Numpy: create a matrix from a cartesian product of two vectors (or one with itself) while applying a function to all pairs

Question

To give a bit of explanation, I want to create a covariance matrix where each element is defined by a kernel function k(x, y), and I want to do this for a single vector. It should be something like:

# This is given
x = [x1, x2, x3, x4, ...]

# This is what I want to compute
result = [[k(x1, x1), k(x1, x2), k(x1, x3), ...],
          [k(x2, x1), k(x2, x2), ...],
          [k(x3, x1), k(x3, x2), ...],
          ...]

but of course this should be done in numpy arrays, ideally without doing Python interations, because of performance. If I didn't care about performance, I'd probably just write:

result = np.zeros((len(x), len(x)))

for i in range(len(x)):
  for j in range(len(x)):
     result[i, j] = k(x[i], x[j])

But I feel like there must be a more idiomatic way to write this pattern.

Answer 1

Another solution is to let numpy do the broadcasting itself:

import numpy as np

def k(x,y):
    return x**2+y

def meshgrid1D_view(x):
    shp = (len(x),len(x))
    mesh1 = np.broadcast_to(x,shp)
    mesh2 = np.broadcast_to(x[:,None],shp)    
    return mesh1, mesh2

x = np.random.randint(0,10,(10000))
b=k(a[:,None],a[None,:])

def sol0(x):
    k(x[:,None],x[None,:])

def sol1(x):
    x,y=np.meshgrid(x,x)
    k(x,y)

def sol2(x):
    x,y=meshgrid1D_view(x)
    k(x,y)

%timeit sol0(x)
165 ms ± 1.67 ms per loop (mean ± std. dev. of 7 runs, 10 loops each)

%timeit sol1(x)
655 ms ± 6.1 ms per loop (mean ± std. dev. of 7 runs, 1 loop each)

%timeit sol2(x)
341 ms ± 2.91 ms per loop (mean ± std. dev. of 7 runs, 1 loop each)
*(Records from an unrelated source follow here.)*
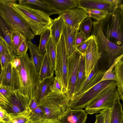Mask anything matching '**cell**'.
<instances>
[{
  "instance_id": "obj_1",
  "label": "cell",
  "mask_w": 123,
  "mask_h": 123,
  "mask_svg": "<svg viewBox=\"0 0 123 123\" xmlns=\"http://www.w3.org/2000/svg\"><path fill=\"white\" fill-rule=\"evenodd\" d=\"M20 59L16 66L12 65L11 87L26 97L30 102L34 97L37 86L39 82L37 72L27 53L19 56Z\"/></svg>"
},
{
  "instance_id": "obj_2",
  "label": "cell",
  "mask_w": 123,
  "mask_h": 123,
  "mask_svg": "<svg viewBox=\"0 0 123 123\" xmlns=\"http://www.w3.org/2000/svg\"><path fill=\"white\" fill-rule=\"evenodd\" d=\"M16 0H12V6L25 21L34 36L40 35L49 29L52 19L43 12L28 6L17 4Z\"/></svg>"
},
{
  "instance_id": "obj_3",
  "label": "cell",
  "mask_w": 123,
  "mask_h": 123,
  "mask_svg": "<svg viewBox=\"0 0 123 123\" xmlns=\"http://www.w3.org/2000/svg\"><path fill=\"white\" fill-rule=\"evenodd\" d=\"M102 31L106 38L115 44L123 46V5L109 12L99 21Z\"/></svg>"
},
{
  "instance_id": "obj_4",
  "label": "cell",
  "mask_w": 123,
  "mask_h": 123,
  "mask_svg": "<svg viewBox=\"0 0 123 123\" xmlns=\"http://www.w3.org/2000/svg\"><path fill=\"white\" fill-rule=\"evenodd\" d=\"M70 100L64 93L52 92L41 103L44 118L60 120L70 108Z\"/></svg>"
},
{
  "instance_id": "obj_5",
  "label": "cell",
  "mask_w": 123,
  "mask_h": 123,
  "mask_svg": "<svg viewBox=\"0 0 123 123\" xmlns=\"http://www.w3.org/2000/svg\"><path fill=\"white\" fill-rule=\"evenodd\" d=\"M12 0H0V14L12 28L23 33L28 40L34 38V35L28 25L12 7Z\"/></svg>"
},
{
  "instance_id": "obj_6",
  "label": "cell",
  "mask_w": 123,
  "mask_h": 123,
  "mask_svg": "<svg viewBox=\"0 0 123 123\" xmlns=\"http://www.w3.org/2000/svg\"><path fill=\"white\" fill-rule=\"evenodd\" d=\"M116 83V81L108 86L87 103L84 108L87 114L98 113L103 109L111 108L115 102L120 99Z\"/></svg>"
},
{
  "instance_id": "obj_7",
  "label": "cell",
  "mask_w": 123,
  "mask_h": 123,
  "mask_svg": "<svg viewBox=\"0 0 123 123\" xmlns=\"http://www.w3.org/2000/svg\"><path fill=\"white\" fill-rule=\"evenodd\" d=\"M92 25V34L96 37L100 52H105L111 59L115 58L123 54V46L117 45L106 38L102 31L99 21H93Z\"/></svg>"
},
{
  "instance_id": "obj_8",
  "label": "cell",
  "mask_w": 123,
  "mask_h": 123,
  "mask_svg": "<svg viewBox=\"0 0 123 123\" xmlns=\"http://www.w3.org/2000/svg\"><path fill=\"white\" fill-rule=\"evenodd\" d=\"M67 58L64 38L62 34L57 45L55 71V77L58 78L62 83L65 94L67 86Z\"/></svg>"
},
{
  "instance_id": "obj_9",
  "label": "cell",
  "mask_w": 123,
  "mask_h": 123,
  "mask_svg": "<svg viewBox=\"0 0 123 123\" xmlns=\"http://www.w3.org/2000/svg\"><path fill=\"white\" fill-rule=\"evenodd\" d=\"M115 81L108 80L101 81L94 86L85 92L73 97L70 99V107L73 109L84 108L87 103L93 98Z\"/></svg>"
},
{
  "instance_id": "obj_10",
  "label": "cell",
  "mask_w": 123,
  "mask_h": 123,
  "mask_svg": "<svg viewBox=\"0 0 123 123\" xmlns=\"http://www.w3.org/2000/svg\"><path fill=\"white\" fill-rule=\"evenodd\" d=\"M82 55L76 50L71 55L67 58V86L66 94L69 100L74 92Z\"/></svg>"
},
{
  "instance_id": "obj_11",
  "label": "cell",
  "mask_w": 123,
  "mask_h": 123,
  "mask_svg": "<svg viewBox=\"0 0 123 123\" xmlns=\"http://www.w3.org/2000/svg\"><path fill=\"white\" fill-rule=\"evenodd\" d=\"M6 99L8 103L0 106L10 115L14 116L26 111L30 113L29 106V101L18 91H13Z\"/></svg>"
},
{
  "instance_id": "obj_12",
  "label": "cell",
  "mask_w": 123,
  "mask_h": 123,
  "mask_svg": "<svg viewBox=\"0 0 123 123\" xmlns=\"http://www.w3.org/2000/svg\"><path fill=\"white\" fill-rule=\"evenodd\" d=\"M88 37V43L84 54L86 79L96 67L102 55L95 36L92 34Z\"/></svg>"
},
{
  "instance_id": "obj_13",
  "label": "cell",
  "mask_w": 123,
  "mask_h": 123,
  "mask_svg": "<svg viewBox=\"0 0 123 123\" xmlns=\"http://www.w3.org/2000/svg\"><path fill=\"white\" fill-rule=\"evenodd\" d=\"M60 15L65 25L73 28L80 27L81 23L88 17L86 12L78 7L68 10L62 13Z\"/></svg>"
},
{
  "instance_id": "obj_14",
  "label": "cell",
  "mask_w": 123,
  "mask_h": 123,
  "mask_svg": "<svg viewBox=\"0 0 123 123\" xmlns=\"http://www.w3.org/2000/svg\"><path fill=\"white\" fill-rule=\"evenodd\" d=\"M78 7L102 10L109 12L117 8L108 0H77Z\"/></svg>"
},
{
  "instance_id": "obj_15",
  "label": "cell",
  "mask_w": 123,
  "mask_h": 123,
  "mask_svg": "<svg viewBox=\"0 0 123 123\" xmlns=\"http://www.w3.org/2000/svg\"><path fill=\"white\" fill-rule=\"evenodd\" d=\"M55 80L54 76L39 82L37 86L34 98L39 105L52 92L51 87Z\"/></svg>"
},
{
  "instance_id": "obj_16",
  "label": "cell",
  "mask_w": 123,
  "mask_h": 123,
  "mask_svg": "<svg viewBox=\"0 0 123 123\" xmlns=\"http://www.w3.org/2000/svg\"><path fill=\"white\" fill-rule=\"evenodd\" d=\"M19 4L41 11L49 16L54 14L60 16L62 13L59 11L43 0H19Z\"/></svg>"
},
{
  "instance_id": "obj_17",
  "label": "cell",
  "mask_w": 123,
  "mask_h": 123,
  "mask_svg": "<svg viewBox=\"0 0 123 123\" xmlns=\"http://www.w3.org/2000/svg\"><path fill=\"white\" fill-rule=\"evenodd\" d=\"M80 30V27L73 28L66 25L62 35L64 40L67 57L71 55L76 50L75 41L76 36Z\"/></svg>"
},
{
  "instance_id": "obj_18",
  "label": "cell",
  "mask_w": 123,
  "mask_h": 123,
  "mask_svg": "<svg viewBox=\"0 0 123 123\" xmlns=\"http://www.w3.org/2000/svg\"><path fill=\"white\" fill-rule=\"evenodd\" d=\"M87 114L83 109L70 108L60 120L62 123H86Z\"/></svg>"
},
{
  "instance_id": "obj_19",
  "label": "cell",
  "mask_w": 123,
  "mask_h": 123,
  "mask_svg": "<svg viewBox=\"0 0 123 123\" xmlns=\"http://www.w3.org/2000/svg\"><path fill=\"white\" fill-rule=\"evenodd\" d=\"M65 25L64 21L60 15L52 20L49 29L51 36L56 45L60 41Z\"/></svg>"
},
{
  "instance_id": "obj_20",
  "label": "cell",
  "mask_w": 123,
  "mask_h": 123,
  "mask_svg": "<svg viewBox=\"0 0 123 123\" xmlns=\"http://www.w3.org/2000/svg\"><path fill=\"white\" fill-rule=\"evenodd\" d=\"M62 13L70 9L78 7L77 0H43Z\"/></svg>"
},
{
  "instance_id": "obj_21",
  "label": "cell",
  "mask_w": 123,
  "mask_h": 123,
  "mask_svg": "<svg viewBox=\"0 0 123 123\" xmlns=\"http://www.w3.org/2000/svg\"><path fill=\"white\" fill-rule=\"evenodd\" d=\"M55 69L51 60L47 53L45 52L39 74V80L40 82L43 80L53 76Z\"/></svg>"
},
{
  "instance_id": "obj_22",
  "label": "cell",
  "mask_w": 123,
  "mask_h": 123,
  "mask_svg": "<svg viewBox=\"0 0 123 123\" xmlns=\"http://www.w3.org/2000/svg\"><path fill=\"white\" fill-rule=\"evenodd\" d=\"M28 49L30 55V59L32 62L37 72L39 74L44 57V55L39 53L37 46L30 40H28Z\"/></svg>"
},
{
  "instance_id": "obj_23",
  "label": "cell",
  "mask_w": 123,
  "mask_h": 123,
  "mask_svg": "<svg viewBox=\"0 0 123 123\" xmlns=\"http://www.w3.org/2000/svg\"><path fill=\"white\" fill-rule=\"evenodd\" d=\"M114 70L117 79V88L120 99L123 100V58L116 64Z\"/></svg>"
},
{
  "instance_id": "obj_24",
  "label": "cell",
  "mask_w": 123,
  "mask_h": 123,
  "mask_svg": "<svg viewBox=\"0 0 123 123\" xmlns=\"http://www.w3.org/2000/svg\"><path fill=\"white\" fill-rule=\"evenodd\" d=\"M120 100L119 99L115 101L111 108L110 123H123L122 104Z\"/></svg>"
},
{
  "instance_id": "obj_25",
  "label": "cell",
  "mask_w": 123,
  "mask_h": 123,
  "mask_svg": "<svg viewBox=\"0 0 123 123\" xmlns=\"http://www.w3.org/2000/svg\"><path fill=\"white\" fill-rule=\"evenodd\" d=\"M12 31L11 27L6 23L0 14V36L5 40L13 53L11 41Z\"/></svg>"
},
{
  "instance_id": "obj_26",
  "label": "cell",
  "mask_w": 123,
  "mask_h": 123,
  "mask_svg": "<svg viewBox=\"0 0 123 123\" xmlns=\"http://www.w3.org/2000/svg\"><path fill=\"white\" fill-rule=\"evenodd\" d=\"M29 106L31 111L30 114V122L44 118L42 110L38 105L34 97L31 100Z\"/></svg>"
},
{
  "instance_id": "obj_27",
  "label": "cell",
  "mask_w": 123,
  "mask_h": 123,
  "mask_svg": "<svg viewBox=\"0 0 123 123\" xmlns=\"http://www.w3.org/2000/svg\"><path fill=\"white\" fill-rule=\"evenodd\" d=\"M84 54H82L81 56L75 86L74 92L73 96L78 91L80 86L84 83L86 79Z\"/></svg>"
},
{
  "instance_id": "obj_28",
  "label": "cell",
  "mask_w": 123,
  "mask_h": 123,
  "mask_svg": "<svg viewBox=\"0 0 123 123\" xmlns=\"http://www.w3.org/2000/svg\"><path fill=\"white\" fill-rule=\"evenodd\" d=\"M12 63H7L3 68L0 77V85L11 87L12 79Z\"/></svg>"
},
{
  "instance_id": "obj_29",
  "label": "cell",
  "mask_w": 123,
  "mask_h": 123,
  "mask_svg": "<svg viewBox=\"0 0 123 123\" xmlns=\"http://www.w3.org/2000/svg\"><path fill=\"white\" fill-rule=\"evenodd\" d=\"M123 54L114 59L113 62L111 66L107 71H106L103 77L96 84L102 81L106 80H111L117 81V76L113 70L116 64L120 59L123 58Z\"/></svg>"
},
{
  "instance_id": "obj_30",
  "label": "cell",
  "mask_w": 123,
  "mask_h": 123,
  "mask_svg": "<svg viewBox=\"0 0 123 123\" xmlns=\"http://www.w3.org/2000/svg\"><path fill=\"white\" fill-rule=\"evenodd\" d=\"M12 51L13 54L16 56L17 49L21 42L22 35L24 34L15 28H12Z\"/></svg>"
},
{
  "instance_id": "obj_31",
  "label": "cell",
  "mask_w": 123,
  "mask_h": 123,
  "mask_svg": "<svg viewBox=\"0 0 123 123\" xmlns=\"http://www.w3.org/2000/svg\"><path fill=\"white\" fill-rule=\"evenodd\" d=\"M57 45L54 43L51 36L46 45V51L49 56L55 69L56 53Z\"/></svg>"
},
{
  "instance_id": "obj_32",
  "label": "cell",
  "mask_w": 123,
  "mask_h": 123,
  "mask_svg": "<svg viewBox=\"0 0 123 123\" xmlns=\"http://www.w3.org/2000/svg\"><path fill=\"white\" fill-rule=\"evenodd\" d=\"M50 36L49 29L45 31L40 34V42L38 47V50L40 55H44L46 51V45Z\"/></svg>"
},
{
  "instance_id": "obj_33",
  "label": "cell",
  "mask_w": 123,
  "mask_h": 123,
  "mask_svg": "<svg viewBox=\"0 0 123 123\" xmlns=\"http://www.w3.org/2000/svg\"><path fill=\"white\" fill-rule=\"evenodd\" d=\"M82 9L87 13L89 17L94 18L98 21H100L104 19L109 13L106 11L99 10L87 8Z\"/></svg>"
},
{
  "instance_id": "obj_34",
  "label": "cell",
  "mask_w": 123,
  "mask_h": 123,
  "mask_svg": "<svg viewBox=\"0 0 123 123\" xmlns=\"http://www.w3.org/2000/svg\"><path fill=\"white\" fill-rule=\"evenodd\" d=\"M30 112L25 111L14 116L10 115V119L13 123H29Z\"/></svg>"
},
{
  "instance_id": "obj_35",
  "label": "cell",
  "mask_w": 123,
  "mask_h": 123,
  "mask_svg": "<svg viewBox=\"0 0 123 123\" xmlns=\"http://www.w3.org/2000/svg\"><path fill=\"white\" fill-rule=\"evenodd\" d=\"M92 26V22L91 18L88 17L81 23L80 30L88 38L90 36Z\"/></svg>"
},
{
  "instance_id": "obj_36",
  "label": "cell",
  "mask_w": 123,
  "mask_h": 123,
  "mask_svg": "<svg viewBox=\"0 0 123 123\" xmlns=\"http://www.w3.org/2000/svg\"><path fill=\"white\" fill-rule=\"evenodd\" d=\"M15 56L11 52L6 51L0 56V62L2 69L8 63H12Z\"/></svg>"
},
{
  "instance_id": "obj_37",
  "label": "cell",
  "mask_w": 123,
  "mask_h": 123,
  "mask_svg": "<svg viewBox=\"0 0 123 123\" xmlns=\"http://www.w3.org/2000/svg\"><path fill=\"white\" fill-rule=\"evenodd\" d=\"M28 49V40L24 35L23 34L21 42L17 49L16 56H21L24 55L27 53Z\"/></svg>"
},
{
  "instance_id": "obj_38",
  "label": "cell",
  "mask_w": 123,
  "mask_h": 123,
  "mask_svg": "<svg viewBox=\"0 0 123 123\" xmlns=\"http://www.w3.org/2000/svg\"><path fill=\"white\" fill-rule=\"evenodd\" d=\"M95 67L92 70L84 83L80 86L78 91L74 94L72 97L79 95L81 93L82 91L90 83L92 80L94 76L97 72V71L96 70Z\"/></svg>"
},
{
  "instance_id": "obj_39",
  "label": "cell",
  "mask_w": 123,
  "mask_h": 123,
  "mask_svg": "<svg viewBox=\"0 0 123 123\" xmlns=\"http://www.w3.org/2000/svg\"><path fill=\"white\" fill-rule=\"evenodd\" d=\"M51 90L52 92L64 93L63 86L62 83L59 79L56 77H55L54 81L51 87Z\"/></svg>"
},
{
  "instance_id": "obj_40",
  "label": "cell",
  "mask_w": 123,
  "mask_h": 123,
  "mask_svg": "<svg viewBox=\"0 0 123 123\" xmlns=\"http://www.w3.org/2000/svg\"><path fill=\"white\" fill-rule=\"evenodd\" d=\"M87 37L82 32H78L75 36V47L86 41Z\"/></svg>"
},
{
  "instance_id": "obj_41",
  "label": "cell",
  "mask_w": 123,
  "mask_h": 123,
  "mask_svg": "<svg viewBox=\"0 0 123 123\" xmlns=\"http://www.w3.org/2000/svg\"><path fill=\"white\" fill-rule=\"evenodd\" d=\"M14 91L11 86L0 85V92L6 99Z\"/></svg>"
},
{
  "instance_id": "obj_42",
  "label": "cell",
  "mask_w": 123,
  "mask_h": 123,
  "mask_svg": "<svg viewBox=\"0 0 123 123\" xmlns=\"http://www.w3.org/2000/svg\"><path fill=\"white\" fill-rule=\"evenodd\" d=\"M89 37L85 41L75 47L76 50L82 54H84L87 49L89 42Z\"/></svg>"
},
{
  "instance_id": "obj_43",
  "label": "cell",
  "mask_w": 123,
  "mask_h": 123,
  "mask_svg": "<svg viewBox=\"0 0 123 123\" xmlns=\"http://www.w3.org/2000/svg\"><path fill=\"white\" fill-rule=\"evenodd\" d=\"M7 51L11 52L14 55L6 41L0 36V56L3 52Z\"/></svg>"
},
{
  "instance_id": "obj_44",
  "label": "cell",
  "mask_w": 123,
  "mask_h": 123,
  "mask_svg": "<svg viewBox=\"0 0 123 123\" xmlns=\"http://www.w3.org/2000/svg\"><path fill=\"white\" fill-rule=\"evenodd\" d=\"M29 123H62L60 120L43 118L37 120L30 121Z\"/></svg>"
},
{
  "instance_id": "obj_45",
  "label": "cell",
  "mask_w": 123,
  "mask_h": 123,
  "mask_svg": "<svg viewBox=\"0 0 123 123\" xmlns=\"http://www.w3.org/2000/svg\"><path fill=\"white\" fill-rule=\"evenodd\" d=\"M111 108H106L100 111L102 112L103 114L104 123H110Z\"/></svg>"
},
{
  "instance_id": "obj_46",
  "label": "cell",
  "mask_w": 123,
  "mask_h": 123,
  "mask_svg": "<svg viewBox=\"0 0 123 123\" xmlns=\"http://www.w3.org/2000/svg\"><path fill=\"white\" fill-rule=\"evenodd\" d=\"M9 117V114L1 107L0 109V119L2 123L8 121Z\"/></svg>"
},
{
  "instance_id": "obj_47",
  "label": "cell",
  "mask_w": 123,
  "mask_h": 123,
  "mask_svg": "<svg viewBox=\"0 0 123 123\" xmlns=\"http://www.w3.org/2000/svg\"><path fill=\"white\" fill-rule=\"evenodd\" d=\"M98 113H100V114L96 115V119L94 123H104V118L103 112L100 111Z\"/></svg>"
},
{
  "instance_id": "obj_48",
  "label": "cell",
  "mask_w": 123,
  "mask_h": 123,
  "mask_svg": "<svg viewBox=\"0 0 123 123\" xmlns=\"http://www.w3.org/2000/svg\"><path fill=\"white\" fill-rule=\"evenodd\" d=\"M8 103V101L6 98L0 92V105H7Z\"/></svg>"
},
{
  "instance_id": "obj_49",
  "label": "cell",
  "mask_w": 123,
  "mask_h": 123,
  "mask_svg": "<svg viewBox=\"0 0 123 123\" xmlns=\"http://www.w3.org/2000/svg\"><path fill=\"white\" fill-rule=\"evenodd\" d=\"M2 123H13L10 120V118H9V120L5 122H4Z\"/></svg>"
},
{
  "instance_id": "obj_50",
  "label": "cell",
  "mask_w": 123,
  "mask_h": 123,
  "mask_svg": "<svg viewBox=\"0 0 123 123\" xmlns=\"http://www.w3.org/2000/svg\"><path fill=\"white\" fill-rule=\"evenodd\" d=\"M2 71V68L1 64L0 62V77L1 74V73Z\"/></svg>"
},
{
  "instance_id": "obj_51",
  "label": "cell",
  "mask_w": 123,
  "mask_h": 123,
  "mask_svg": "<svg viewBox=\"0 0 123 123\" xmlns=\"http://www.w3.org/2000/svg\"><path fill=\"white\" fill-rule=\"evenodd\" d=\"M2 121L0 119V123H2Z\"/></svg>"
}]
</instances>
You see this is more efficient and there's less code.

Answer 2

If k operates on 2D arrays, you could use np.meshgrid. But, this would have extra memory overhead. One alternative would be to create 2D mesh views same as with np.meshgrid, like so -

def meshgrid1D_view(x):
    shp = (len(x),len(x))
    mesh1 = np.broadcast_to(x,shp)
    mesh2 = np.broadcast_to(x[:,None],shp)    
    return mesh1, mesh2

Sample run -

In [140]: x
Out[140]: array([3, 5, 6, 8])

In [141]: np.meshgrid(x,x)
Out[141]: 
[array([[3, 5, 6, 8],
        [3, 5, 6, 8],
        [3, 5, 6, 8],
        [3, 5, 6, 8]]), array([[3, 3, 3, 3],
        [5, 5, 5, 5],
        [6, 6, 6, 6],
        [8, 8, 8, 8]])]
In [142]: meshgrid1D(x)
Out[142]: 
(array([[3, 5, 6, 8],
        [3, 5, 6, 8],
        [3, 5, 6, 8],
        [3, 5, 6, 8]]), array([[3, 3, 3, 3],
        [5, 5, 5, 5],
        [6, 6, 6, 6],
        [8, 8, 8, 8]]))

How does this help?

It helps with memory efficiency and hence performance. Let's test out on large arrays to see the difference -

In [143]: x = np.random.randint(0,10,(10000))

In [144]: %timeit np.meshgrid(x,x)
10 loops, best of 3: 171 ms per loop

In [145]: %timeit meshgrid1D(x)
100000 loops, best of 3: 6.91 µs per loop